Liselle war in ihrem Sessel kurz eingenickt als sie Hufschlag auf dem Hof hörte und aufschreckte. Sie ging auf den Balkon und schaute hinunter, es war jemand in einer Robe. Eilig ging sie in die Halle, sie vermutete, daß es der gerufene Arzt war. Sie begrüßte ihn kurz und führte in direkt in Elronds Zimmer.
„Was ist denn genau passiert?“ erkundigte sich der Arzt. Liselle erklärte ihm in Kürze, wie es zu der Wunde gekommen war und um welches Waffengift es sich laut Andras Meinung handelte.
„Das Gift dürfte nach achtzehn Stunden mittlerweile abgebaut sein, es ist ein recht schwaches Gift. Die Wunde allerdings kann ich heilen, das ist kein Problem,“ führte der Arzt aus. „Die Erstversorgung war wirklich erstklassig.“
„Wir hatten eine heilkundige Zwergin dabei.“
„Das erklärt natürlich einiges. Würdet Ihr bitte ein wenig zurück treten, ich benötige Konzentration,“ bat der Arzt. Liselle kam seiner Bitte nach und er begann leise zu murmeln während er seine Hände über die Wunde hielt. Liselle meinte, ein schwaches Schimmern zu sehen, doch es hätte auch von den Kerzen herrühren können. Fasziniert beobachtete sie, wie Elronds Wunde am Arm sich vor ihren Augen schloß. Nicht einmal eine Narbe blieb zurück, die Haut war unversehrt, als wenn nie etwas geschehen wäre.
„Habt Ihr noch jemanden, der versorgt werden muß oder war dies der einzige Patient,“ wandte sich der Arzt an Liselle, die immer noch staunend den nun unversehrten Arm betrachtete.
„Ja, meine Freundin hat eine Verletzung am Bein, bei der sich wohl Wundbrand entwickelt hat,“ Liselle führte ihn in das Zimmer ihrer Freundin. Fayt schaute auf und Liselle schickte ihn kurz hinaus. Wieder entfernte der Arzt den Verband und sah sich die Wunde erst einmal an.
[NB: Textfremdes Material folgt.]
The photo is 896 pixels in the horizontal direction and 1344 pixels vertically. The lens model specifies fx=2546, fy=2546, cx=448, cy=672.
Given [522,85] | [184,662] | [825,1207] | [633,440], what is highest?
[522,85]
„Eure heilkundige Zwergin versteht ihr Handwerk,“ sagte er mit einem anerkennenden Nicken. Dann konzentrierte er sich wieder und diesmal sah Liselle ein grünliches Leuchten. Der Eiter verschwand, ebenso der üble Geruch und die Wunde sah wieder aus als hätte man eben erst den Holzsplitter entfernt. Der Arzt murmelte erneut und Liselle durfte wieder fasziniert beobachten, wie die Wunde einfach verschwand.
„Laßt die Patienten schlafen,“ empfahl er und verließ mit Liselle im Schlepptau das Zimmer. Sie nickte Fayt zu, der sich wieder zu Zoe ans Bett setzte.
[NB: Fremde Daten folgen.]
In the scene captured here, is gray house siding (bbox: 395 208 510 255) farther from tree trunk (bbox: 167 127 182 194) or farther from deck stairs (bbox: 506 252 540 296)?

„Benötigt Ihr sonst noch etwas? Ich kann auch Erinnerungen löschen,“ bot der Arzt an.
„Nein danke, das ist zwar verlockend, aber ich brauche meine Erinnerungen noch,“ lachte Liselle. „Wenn Ihr Hunger habt, dann lasse ich Euch gerne etwas kommen.“
„Habt dank, aber ich werde noch woanders erwartet,“ lehnte er freundlich ab. Liselle brachte ihn noch zur Tür, bevor sie wieder zu ihrem Sessel in Elronds Zimmer zurückkehrte.